Pubblicato il 16/07/20

AFFARI DI FAMIGLIA Sergio Perez sta cercando in tutti i modi di allontanare il fantasma di Sebastian Vettel che da qualche giorno aleggia sul sedile della sua Racing Point, la scuderia legata a Lawrence Stroll e che il prossimo anno cambierà colore e nome correndo come Aston Martin Racing. La possibililtà che il tedesco, lasciato a piedi dalla Ferrari, approdi alla corte dell'imprenditore canadese c'è, e visto che l'altro pilota è suo figlio Lance (''Sono determinato a restare, sono solo normali voci'', il commento del canadese), il nome che in questi giorni si continua a fare come sacrificabile è quello di Sergio Perez, peraltro prima guida della scuderia e autore di una bella prestazione domenica scorsa. 

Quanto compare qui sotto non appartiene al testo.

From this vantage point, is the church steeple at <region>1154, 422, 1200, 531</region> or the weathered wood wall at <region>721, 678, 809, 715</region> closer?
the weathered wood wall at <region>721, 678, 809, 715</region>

F1 GP Italia 2018, Monza: Perez (Racing Point) e Vettel (Ferrari) in conferenza stampa

''HO UN CONTRATTO'' Il pilota messicano, da 10 anni in Formula 1, ha però ribadito nel corso della conferenza stampa odierna di avere un contratto che lo lega al suo team fino al 2022, e per farlo con forza l'ha ripetuto ben cinque volte qua e là durante l'intervista. ''Dal mio punto di vista ho un contratto con il team e credo completamente nel futuro del team'' - una delle frasi riferite a tal proposito da Perez, che però aggiunge - ''In Formula 1 non si può mai sapere. Finché non parte la gara non sai se gareggerai, le cose stanno così. Al momento questi sono solo rumors, non ho molto altro da aggiungere visto che ho un contratto in essere''.

SERGIO PER ALEX? Tralasciando sulle altre tre volte in cui Perez ha nominato il suo contratto, va aggiunto un nuovo possibile scenario. L'accordo che lega Perez alla Racing Point, e dunque alla futura Aston Martin, prevederebbe una clausola di uscita, e lo stesso messicano ha lasciato intendere di un possibile interessamento da parte di un altra scuderia, che si sarebbe messa in contatto con lui non appena udito il rumors di Vettel al suo posto. ''Durante la settimana escono fuori tante chiacchiere, ed effettivamente sono stato contattato da un altro team nel paddock di cui ovviamente non dirò il nome, ma anche da altri team di altre categorie. Per me è stata una sorpresa, perché ho un contratto già firmato per il prossimo anno''.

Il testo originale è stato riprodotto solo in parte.